Rewrite the items below as a numbered list, leaving out all blank lines.

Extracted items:
##############################
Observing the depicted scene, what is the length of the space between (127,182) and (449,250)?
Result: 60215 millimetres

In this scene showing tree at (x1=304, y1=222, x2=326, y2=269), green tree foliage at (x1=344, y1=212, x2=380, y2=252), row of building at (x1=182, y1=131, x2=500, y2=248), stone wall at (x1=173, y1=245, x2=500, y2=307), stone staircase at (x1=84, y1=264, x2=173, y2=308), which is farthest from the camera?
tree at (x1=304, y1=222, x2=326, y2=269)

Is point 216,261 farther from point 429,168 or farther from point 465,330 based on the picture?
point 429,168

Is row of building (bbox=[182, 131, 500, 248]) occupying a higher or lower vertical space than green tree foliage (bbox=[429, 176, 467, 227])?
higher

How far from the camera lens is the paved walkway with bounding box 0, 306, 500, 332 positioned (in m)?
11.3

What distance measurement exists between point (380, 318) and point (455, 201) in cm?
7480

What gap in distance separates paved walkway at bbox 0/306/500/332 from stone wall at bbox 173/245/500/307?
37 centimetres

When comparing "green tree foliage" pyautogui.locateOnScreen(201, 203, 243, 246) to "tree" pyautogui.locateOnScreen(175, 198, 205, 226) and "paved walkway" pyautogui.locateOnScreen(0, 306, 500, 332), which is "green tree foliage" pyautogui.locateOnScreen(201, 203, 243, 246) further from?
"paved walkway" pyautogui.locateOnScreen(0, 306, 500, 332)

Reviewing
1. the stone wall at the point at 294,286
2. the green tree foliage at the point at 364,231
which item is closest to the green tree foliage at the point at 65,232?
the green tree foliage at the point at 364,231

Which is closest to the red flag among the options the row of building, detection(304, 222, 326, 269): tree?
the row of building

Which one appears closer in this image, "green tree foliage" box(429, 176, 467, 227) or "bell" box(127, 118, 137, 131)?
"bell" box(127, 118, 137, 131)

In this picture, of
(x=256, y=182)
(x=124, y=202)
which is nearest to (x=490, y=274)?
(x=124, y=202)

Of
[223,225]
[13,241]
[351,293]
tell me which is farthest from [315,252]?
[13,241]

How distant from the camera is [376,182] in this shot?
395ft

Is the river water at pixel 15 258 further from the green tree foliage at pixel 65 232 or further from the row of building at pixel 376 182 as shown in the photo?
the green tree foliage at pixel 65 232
##############################
#### Result of the task
1. Observing the depicted scene, what is the length of the space between (127,182) and (449,250)?
2. Result: 60215 millimetres
3. In this scene showing tree at (x1=304, y1=222, x2=326, y2=269), green tree foliage at (x1=344, y1=212, x2=380, y2=252), row of building at (x1=182, y1=131, x2=500, y2=248), stone wall at (x1=173, y1=245, x2=500, y2=307), stone staircase at (x1=84, y1=264, x2=173, y2=308), which is farthest from the camera?
4. tree at (x1=304, y1=222, x2=326, y2=269)
5. Is point 216,261 farther from point 429,168 or farther from point 465,330 based on the picture?
6. point 429,168
7. Is row of building (bbox=[182, 131, 500, 248]) occupying a higher or lower vertical space than green tree foliage (bbox=[429, 176, 467, 227])?
8. higher
9. How far from the camera lens is the paved walkway with bounding box 0, 306, 500, 332 positioned (in m)?
10. 11.3
11. What distance measurement exists between point (380, 318) and point (455, 201) in cm?
12. 7480
13. What gap in distance separates paved walkway at bbox 0/306/500/332 from stone wall at bbox 173/245/500/307?
14. 37 centimetres
15. When comparing "green tree foliage" pyautogui.locateOnScreen(201, 203, 243, 246) to "tree" pyautogui.locateOnScreen(175, 198, 205, 226) and "paved walkway" pyautogui.locateOnScreen(0, 306, 500, 332), which is "green tree foliage" pyautogui.locateOnScreen(201, 203, 243, 246) further from?
16. "paved walkway" pyautogui.locateOnScreen(0, 306, 500, 332)
17. Reviewing
18. 1. the stone wall at the point at 294,286
19. 2. the green tree foliage at the point at 364,231
20. which item is closest to the green tree foliage at the point at 65,232?
21. the green tree foliage at the point at 364,231
22. Which is closest to the red flag among the options the row of building, detection(304, 222, 326, 269): tree?
23. the row of building
24. Which one appears closer in this image, "green tree foliage" box(429, 176, 467, 227) or "bell" box(127, 118, 137, 131)?
25. "bell" box(127, 118, 137, 131)
26. In this picture, of
27. (x=256, y=182)
28. (x=124, y=202)
29. which is nearest to (x=490, y=274)?
30. (x=124, y=202)
31. Of
32. [223,225]
33. [13,241]
34. [351,293]
35. tell me which is farthest from [315,252]?
36. [13,241]
37. How distant from the camera is [376,182] in this shot?
38. 395ft
39. Is the river water at pixel 15 258 further from the green tree foliage at pixel 65 232 or further from the row of building at pixel 376 182 as shown in the photo?
40. the green tree foliage at pixel 65 232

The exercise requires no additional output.